MFY found that just seven law firms filed nearly one-third of all the cases seeking to collect $25,000 or less in New York City’s civil courts. Fewer than 10 percent of the defendants in those cases appeared to defend themselves.
“Then there are these high number of default judgments rates,” said Carolyn E. Coffey, a staff lawyer at MFY and an author of the study. She said she was mystified that problems with getting notice could go unaddressed.
“Part of the problem is the business model of these debt collection lawsuits,” Ms. Coffey said. Creditors often have bought the loans from another financial company, she said, and then hired companies that specialize in collections to notify people of lawsuits.
The payment for delivering notice of a lawsuit may be just $5 for each successful assignment, Ms. Coffey said, creating an incentive to engage in “sewer service,” where the delivery person simply tosses the court notice in the sewer and claims that the defendant was notified.
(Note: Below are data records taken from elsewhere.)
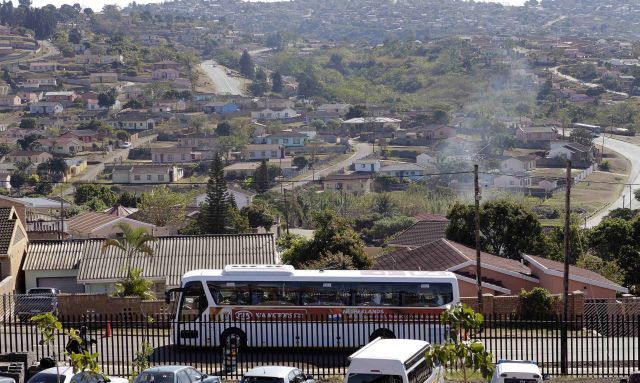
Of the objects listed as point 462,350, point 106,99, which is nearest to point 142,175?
point 106,99

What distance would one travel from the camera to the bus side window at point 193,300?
61.0ft

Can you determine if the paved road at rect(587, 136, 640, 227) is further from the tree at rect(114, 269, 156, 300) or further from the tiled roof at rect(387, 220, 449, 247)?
the tree at rect(114, 269, 156, 300)

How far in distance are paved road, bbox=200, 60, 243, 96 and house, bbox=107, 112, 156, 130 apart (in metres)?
29.2

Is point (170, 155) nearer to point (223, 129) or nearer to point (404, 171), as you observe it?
point (223, 129)

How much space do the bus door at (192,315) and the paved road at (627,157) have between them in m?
55.2

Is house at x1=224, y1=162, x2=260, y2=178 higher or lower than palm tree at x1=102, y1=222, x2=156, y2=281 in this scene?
lower

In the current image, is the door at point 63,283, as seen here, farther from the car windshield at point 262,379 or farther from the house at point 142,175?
the house at point 142,175

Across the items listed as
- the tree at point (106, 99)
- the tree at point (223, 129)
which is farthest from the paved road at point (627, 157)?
the tree at point (106, 99)

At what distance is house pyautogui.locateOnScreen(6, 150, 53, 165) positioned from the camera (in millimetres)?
99938

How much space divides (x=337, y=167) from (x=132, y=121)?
109ft

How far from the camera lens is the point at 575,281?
25797mm

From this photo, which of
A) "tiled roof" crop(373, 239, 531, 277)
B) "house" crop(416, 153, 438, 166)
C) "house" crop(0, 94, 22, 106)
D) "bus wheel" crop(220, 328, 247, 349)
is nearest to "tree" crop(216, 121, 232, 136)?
"house" crop(416, 153, 438, 166)

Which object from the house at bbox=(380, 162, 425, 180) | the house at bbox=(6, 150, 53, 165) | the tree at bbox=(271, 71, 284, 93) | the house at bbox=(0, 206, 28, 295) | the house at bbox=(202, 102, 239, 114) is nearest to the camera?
the house at bbox=(0, 206, 28, 295)

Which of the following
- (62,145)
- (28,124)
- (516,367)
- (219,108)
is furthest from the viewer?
(219,108)
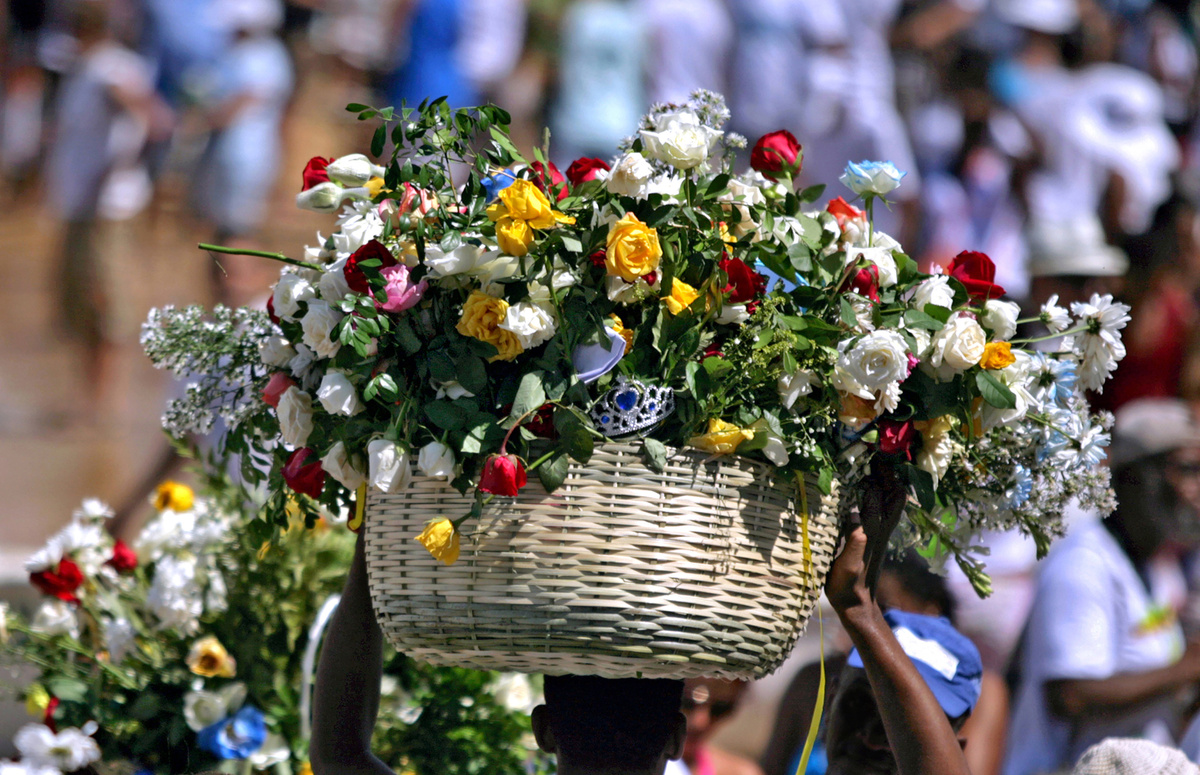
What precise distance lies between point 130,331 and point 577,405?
577 centimetres

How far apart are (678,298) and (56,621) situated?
1.73 m

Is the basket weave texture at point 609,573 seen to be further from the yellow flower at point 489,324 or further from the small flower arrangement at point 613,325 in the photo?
the yellow flower at point 489,324

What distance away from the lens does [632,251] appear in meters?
1.72

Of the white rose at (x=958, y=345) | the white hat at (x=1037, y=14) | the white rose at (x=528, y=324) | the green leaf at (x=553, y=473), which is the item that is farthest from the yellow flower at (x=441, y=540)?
the white hat at (x=1037, y=14)

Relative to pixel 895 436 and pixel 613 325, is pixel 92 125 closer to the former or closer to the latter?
pixel 613 325

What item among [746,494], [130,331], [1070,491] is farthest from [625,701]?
[130,331]

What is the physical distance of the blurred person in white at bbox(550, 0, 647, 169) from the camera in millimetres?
6672

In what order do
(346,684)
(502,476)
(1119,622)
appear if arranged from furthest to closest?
(1119,622) → (346,684) → (502,476)

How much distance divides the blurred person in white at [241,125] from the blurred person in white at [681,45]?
6.13ft

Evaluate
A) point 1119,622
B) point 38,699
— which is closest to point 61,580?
point 38,699

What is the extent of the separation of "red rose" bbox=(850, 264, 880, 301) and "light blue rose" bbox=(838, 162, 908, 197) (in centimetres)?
16

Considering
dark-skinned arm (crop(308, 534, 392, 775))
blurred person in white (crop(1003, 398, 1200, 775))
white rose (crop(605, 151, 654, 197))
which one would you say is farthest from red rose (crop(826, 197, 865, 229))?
blurred person in white (crop(1003, 398, 1200, 775))

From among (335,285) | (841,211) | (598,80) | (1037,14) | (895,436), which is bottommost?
(598,80)

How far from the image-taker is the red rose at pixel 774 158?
6.59ft
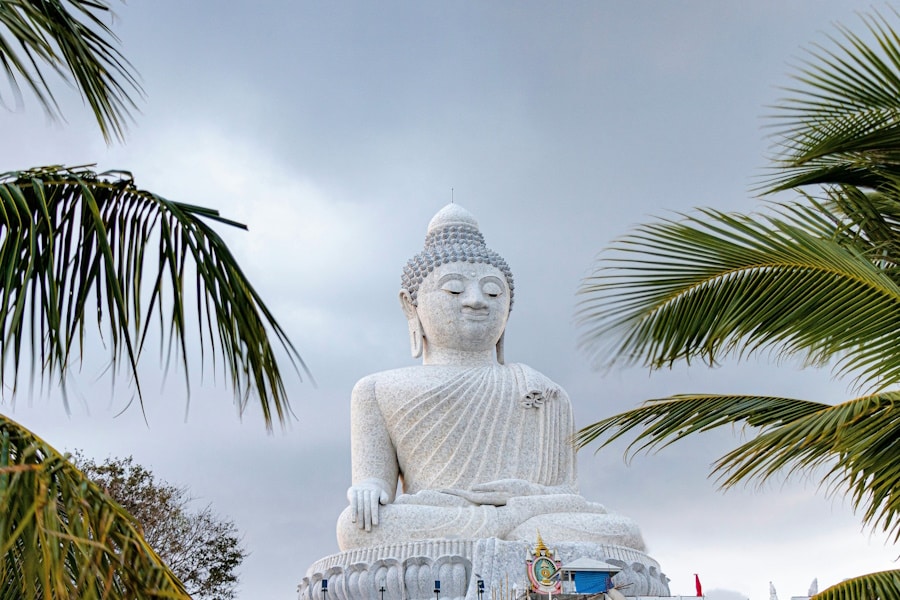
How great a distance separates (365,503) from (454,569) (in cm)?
132

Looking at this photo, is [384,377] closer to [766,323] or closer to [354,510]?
[354,510]

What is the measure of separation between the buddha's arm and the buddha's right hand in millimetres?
348

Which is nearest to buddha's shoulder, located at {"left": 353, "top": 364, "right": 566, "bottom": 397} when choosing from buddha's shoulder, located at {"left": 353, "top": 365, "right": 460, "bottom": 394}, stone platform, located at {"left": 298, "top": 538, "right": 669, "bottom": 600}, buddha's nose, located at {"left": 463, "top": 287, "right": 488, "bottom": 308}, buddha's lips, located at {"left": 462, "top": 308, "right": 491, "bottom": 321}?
buddha's shoulder, located at {"left": 353, "top": 365, "right": 460, "bottom": 394}

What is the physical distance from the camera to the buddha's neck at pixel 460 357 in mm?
13094

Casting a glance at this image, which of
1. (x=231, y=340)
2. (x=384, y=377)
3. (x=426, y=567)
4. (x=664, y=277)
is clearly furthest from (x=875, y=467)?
(x=384, y=377)

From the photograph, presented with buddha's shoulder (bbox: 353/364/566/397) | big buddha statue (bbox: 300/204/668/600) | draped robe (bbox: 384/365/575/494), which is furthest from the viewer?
buddha's shoulder (bbox: 353/364/566/397)

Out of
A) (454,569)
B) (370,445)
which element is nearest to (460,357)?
(370,445)

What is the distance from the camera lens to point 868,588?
5.29m

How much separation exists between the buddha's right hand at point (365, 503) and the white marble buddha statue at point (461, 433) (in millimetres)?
12

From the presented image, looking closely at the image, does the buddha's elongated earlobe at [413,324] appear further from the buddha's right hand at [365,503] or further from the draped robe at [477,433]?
the buddha's right hand at [365,503]

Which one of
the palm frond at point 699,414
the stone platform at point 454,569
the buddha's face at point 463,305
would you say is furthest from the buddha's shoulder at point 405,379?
the palm frond at point 699,414

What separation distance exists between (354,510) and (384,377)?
186 centimetres

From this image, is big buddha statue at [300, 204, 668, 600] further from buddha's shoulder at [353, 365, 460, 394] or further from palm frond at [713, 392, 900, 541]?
palm frond at [713, 392, 900, 541]

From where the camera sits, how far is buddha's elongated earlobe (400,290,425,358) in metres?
13.4
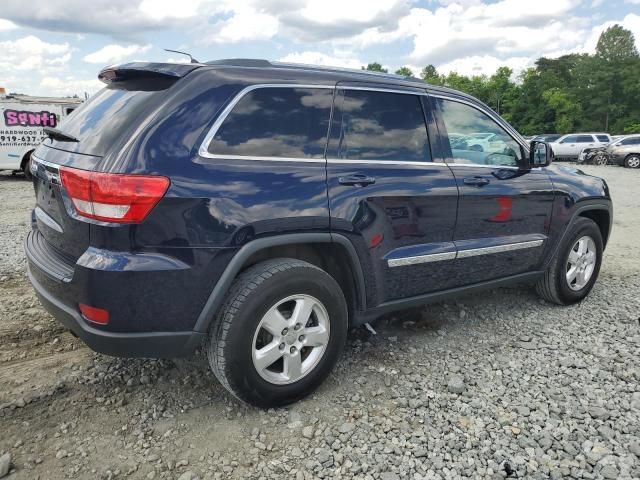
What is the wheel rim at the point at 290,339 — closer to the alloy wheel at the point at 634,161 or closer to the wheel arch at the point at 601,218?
the wheel arch at the point at 601,218

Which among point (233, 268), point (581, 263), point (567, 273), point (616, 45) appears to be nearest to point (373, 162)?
point (233, 268)

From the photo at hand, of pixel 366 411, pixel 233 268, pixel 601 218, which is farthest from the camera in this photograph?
pixel 601 218

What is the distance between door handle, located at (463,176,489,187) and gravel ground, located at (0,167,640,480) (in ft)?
3.84

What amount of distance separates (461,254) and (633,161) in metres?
22.7

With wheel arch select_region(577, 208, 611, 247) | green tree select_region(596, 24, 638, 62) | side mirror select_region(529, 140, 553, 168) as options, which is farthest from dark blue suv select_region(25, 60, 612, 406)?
green tree select_region(596, 24, 638, 62)

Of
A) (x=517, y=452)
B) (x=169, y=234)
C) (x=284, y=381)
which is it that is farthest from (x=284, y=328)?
(x=517, y=452)

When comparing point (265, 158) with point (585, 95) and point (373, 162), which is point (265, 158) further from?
point (585, 95)

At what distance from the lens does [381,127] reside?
318 centimetres

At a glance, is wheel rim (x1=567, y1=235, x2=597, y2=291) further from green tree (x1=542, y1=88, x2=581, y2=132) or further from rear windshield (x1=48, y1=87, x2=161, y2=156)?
green tree (x1=542, y1=88, x2=581, y2=132)

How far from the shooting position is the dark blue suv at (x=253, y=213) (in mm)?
2361

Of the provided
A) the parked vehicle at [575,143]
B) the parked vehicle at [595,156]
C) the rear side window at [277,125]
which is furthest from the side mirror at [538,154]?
the parked vehicle at [575,143]

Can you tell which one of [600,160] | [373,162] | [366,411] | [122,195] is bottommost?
[366,411]

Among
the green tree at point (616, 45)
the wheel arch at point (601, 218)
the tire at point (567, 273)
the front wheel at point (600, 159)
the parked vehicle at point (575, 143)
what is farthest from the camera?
the green tree at point (616, 45)

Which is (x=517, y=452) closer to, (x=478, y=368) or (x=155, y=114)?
(x=478, y=368)
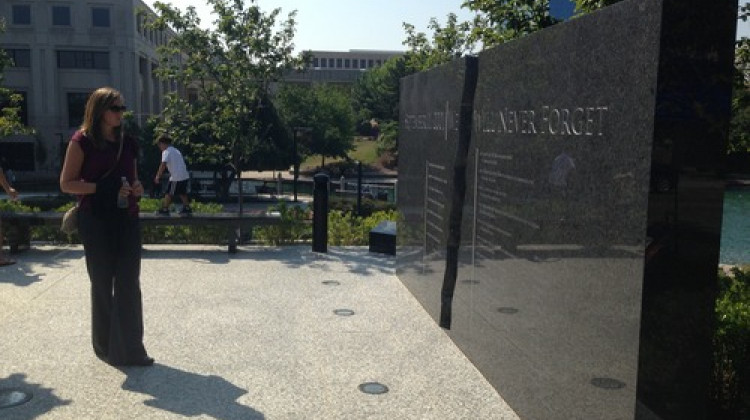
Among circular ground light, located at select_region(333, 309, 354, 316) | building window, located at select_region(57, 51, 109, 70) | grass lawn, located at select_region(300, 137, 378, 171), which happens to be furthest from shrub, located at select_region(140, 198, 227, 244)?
grass lawn, located at select_region(300, 137, 378, 171)

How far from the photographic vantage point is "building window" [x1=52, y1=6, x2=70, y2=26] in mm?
56719

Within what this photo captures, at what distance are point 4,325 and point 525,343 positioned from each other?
500 centimetres

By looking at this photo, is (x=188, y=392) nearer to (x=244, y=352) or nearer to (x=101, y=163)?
(x=244, y=352)

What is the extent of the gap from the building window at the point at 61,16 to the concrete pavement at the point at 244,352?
54393mm

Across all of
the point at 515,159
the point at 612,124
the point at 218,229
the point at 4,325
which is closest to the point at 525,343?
the point at 515,159

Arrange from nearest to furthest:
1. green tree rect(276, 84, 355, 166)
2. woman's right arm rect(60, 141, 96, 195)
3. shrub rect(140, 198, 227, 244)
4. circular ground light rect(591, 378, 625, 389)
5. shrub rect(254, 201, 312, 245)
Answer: circular ground light rect(591, 378, 625, 389) → woman's right arm rect(60, 141, 96, 195) → shrub rect(140, 198, 227, 244) → shrub rect(254, 201, 312, 245) → green tree rect(276, 84, 355, 166)

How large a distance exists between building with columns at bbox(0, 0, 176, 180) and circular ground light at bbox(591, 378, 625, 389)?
188 ft

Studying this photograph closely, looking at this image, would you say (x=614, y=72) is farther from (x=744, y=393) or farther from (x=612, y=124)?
(x=744, y=393)

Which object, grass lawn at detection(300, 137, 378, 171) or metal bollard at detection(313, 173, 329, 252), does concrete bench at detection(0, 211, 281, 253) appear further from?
grass lawn at detection(300, 137, 378, 171)

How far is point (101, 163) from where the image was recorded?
532 centimetres

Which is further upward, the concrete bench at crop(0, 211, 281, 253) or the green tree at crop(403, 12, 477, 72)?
the green tree at crop(403, 12, 477, 72)

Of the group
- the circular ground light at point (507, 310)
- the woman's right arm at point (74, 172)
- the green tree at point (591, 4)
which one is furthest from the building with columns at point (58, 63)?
the circular ground light at point (507, 310)

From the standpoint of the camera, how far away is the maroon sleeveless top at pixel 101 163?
529cm

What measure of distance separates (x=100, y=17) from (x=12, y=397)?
59.1 meters
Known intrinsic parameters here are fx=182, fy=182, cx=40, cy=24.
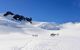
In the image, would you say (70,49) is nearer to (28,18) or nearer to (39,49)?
(39,49)

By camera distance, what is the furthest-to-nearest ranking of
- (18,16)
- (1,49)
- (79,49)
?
(18,16) → (1,49) → (79,49)

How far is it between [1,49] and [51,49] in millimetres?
3383

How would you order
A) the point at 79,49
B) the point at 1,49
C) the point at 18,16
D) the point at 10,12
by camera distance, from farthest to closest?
the point at 10,12, the point at 18,16, the point at 1,49, the point at 79,49

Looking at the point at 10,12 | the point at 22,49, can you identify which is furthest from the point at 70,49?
the point at 10,12

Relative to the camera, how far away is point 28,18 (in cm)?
7694

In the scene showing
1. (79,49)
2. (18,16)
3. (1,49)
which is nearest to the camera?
(79,49)

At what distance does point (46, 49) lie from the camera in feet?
35.2

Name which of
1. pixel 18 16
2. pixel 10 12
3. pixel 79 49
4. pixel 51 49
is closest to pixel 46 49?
pixel 51 49

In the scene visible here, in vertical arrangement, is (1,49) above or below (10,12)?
below

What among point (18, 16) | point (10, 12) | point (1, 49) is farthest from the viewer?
point (10, 12)

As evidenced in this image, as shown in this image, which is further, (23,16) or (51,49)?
(23,16)

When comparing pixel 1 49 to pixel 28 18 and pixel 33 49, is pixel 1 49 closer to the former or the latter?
pixel 33 49

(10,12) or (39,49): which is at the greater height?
(10,12)

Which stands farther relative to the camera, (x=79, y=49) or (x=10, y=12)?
(x=10, y=12)
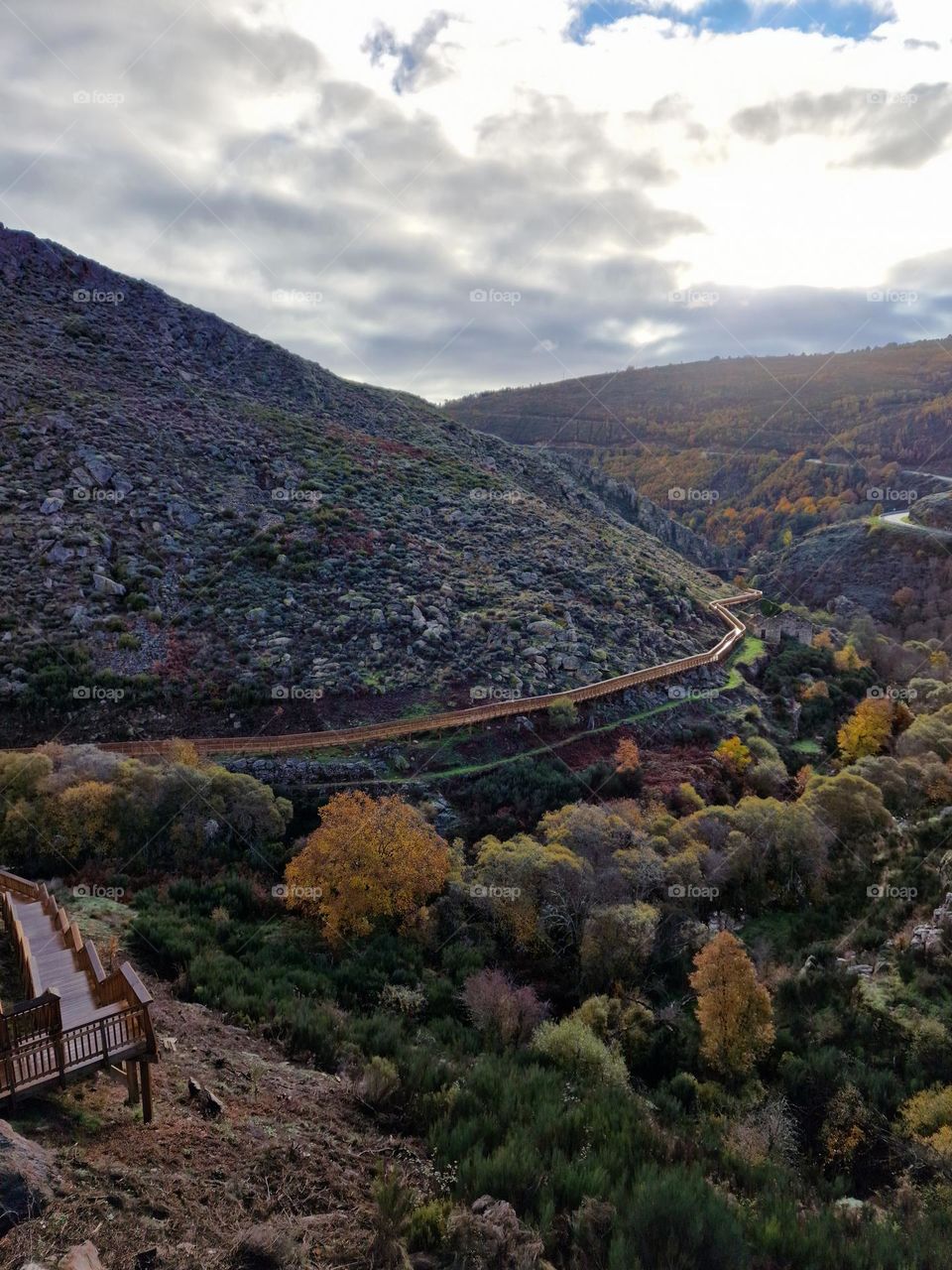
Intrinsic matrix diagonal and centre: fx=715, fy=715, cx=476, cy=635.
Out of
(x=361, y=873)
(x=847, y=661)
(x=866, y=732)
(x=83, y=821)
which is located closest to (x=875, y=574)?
(x=847, y=661)

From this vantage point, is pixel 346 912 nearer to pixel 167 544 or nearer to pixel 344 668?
pixel 344 668

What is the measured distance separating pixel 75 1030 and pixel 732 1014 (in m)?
13.0

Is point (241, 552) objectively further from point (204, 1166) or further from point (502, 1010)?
point (204, 1166)

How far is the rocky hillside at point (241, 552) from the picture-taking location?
94.6 feet

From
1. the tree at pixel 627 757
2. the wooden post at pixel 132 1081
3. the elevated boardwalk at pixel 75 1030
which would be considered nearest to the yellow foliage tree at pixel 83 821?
the elevated boardwalk at pixel 75 1030

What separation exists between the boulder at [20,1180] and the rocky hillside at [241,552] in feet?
67.7

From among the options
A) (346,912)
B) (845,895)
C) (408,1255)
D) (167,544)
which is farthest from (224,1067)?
(167,544)

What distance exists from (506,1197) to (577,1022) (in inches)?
212

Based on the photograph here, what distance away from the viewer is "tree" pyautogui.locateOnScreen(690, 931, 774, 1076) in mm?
15328

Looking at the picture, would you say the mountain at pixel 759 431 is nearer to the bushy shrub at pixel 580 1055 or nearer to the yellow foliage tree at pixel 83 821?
the yellow foliage tree at pixel 83 821

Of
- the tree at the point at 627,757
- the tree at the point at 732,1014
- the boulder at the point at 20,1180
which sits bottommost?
the tree at the point at 732,1014

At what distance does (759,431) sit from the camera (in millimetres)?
127250

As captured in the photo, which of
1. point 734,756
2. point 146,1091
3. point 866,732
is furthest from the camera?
point 866,732

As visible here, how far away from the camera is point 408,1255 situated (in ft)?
27.0
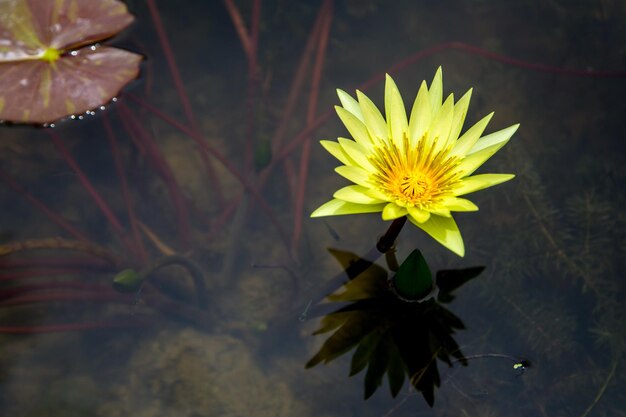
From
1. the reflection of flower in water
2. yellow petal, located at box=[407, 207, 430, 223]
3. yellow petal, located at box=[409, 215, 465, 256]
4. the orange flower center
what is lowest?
the reflection of flower in water

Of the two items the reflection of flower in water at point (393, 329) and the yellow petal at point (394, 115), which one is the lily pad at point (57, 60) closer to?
the yellow petal at point (394, 115)

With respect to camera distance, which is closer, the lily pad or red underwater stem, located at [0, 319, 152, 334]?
red underwater stem, located at [0, 319, 152, 334]

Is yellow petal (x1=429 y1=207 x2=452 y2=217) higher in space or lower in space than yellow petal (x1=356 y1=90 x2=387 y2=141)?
lower

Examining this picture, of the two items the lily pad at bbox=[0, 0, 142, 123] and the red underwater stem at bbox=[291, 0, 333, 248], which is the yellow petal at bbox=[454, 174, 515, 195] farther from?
the lily pad at bbox=[0, 0, 142, 123]

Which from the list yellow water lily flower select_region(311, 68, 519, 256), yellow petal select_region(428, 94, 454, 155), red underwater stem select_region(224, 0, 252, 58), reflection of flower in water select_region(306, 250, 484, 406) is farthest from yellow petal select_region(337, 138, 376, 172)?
red underwater stem select_region(224, 0, 252, 58)

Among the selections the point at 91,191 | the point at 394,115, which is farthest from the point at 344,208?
the point at 91,191

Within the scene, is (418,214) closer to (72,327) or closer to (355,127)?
(355,127)

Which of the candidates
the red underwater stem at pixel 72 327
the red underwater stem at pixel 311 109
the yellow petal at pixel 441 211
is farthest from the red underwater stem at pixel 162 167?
the yellow petal at pixel 441 211
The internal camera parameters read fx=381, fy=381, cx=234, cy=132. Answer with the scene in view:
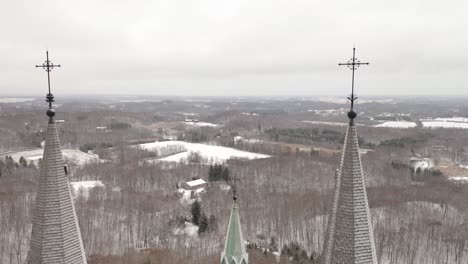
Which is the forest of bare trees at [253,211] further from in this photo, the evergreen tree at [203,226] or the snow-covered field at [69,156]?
the snow-covered field at [69,156]

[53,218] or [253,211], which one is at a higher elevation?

Improper notification isn’t the only problem however. Many defendants fail to respond:
While it may seem obvious that a foreclosure action can result in the loss of the subject property, the reality is that historically, many homeowners do not file answers to foreclosure complaints. With the new laws, the legislature and courts seek to emphasize the need for homeowners to take quick action by filing and serving an answer to the foreclosure complaint. The hope is to give homeowners, particularly those who are burdened with subprime loans, a chance to stop foreclosure and reach an alternative solution not involving the loss of their properties.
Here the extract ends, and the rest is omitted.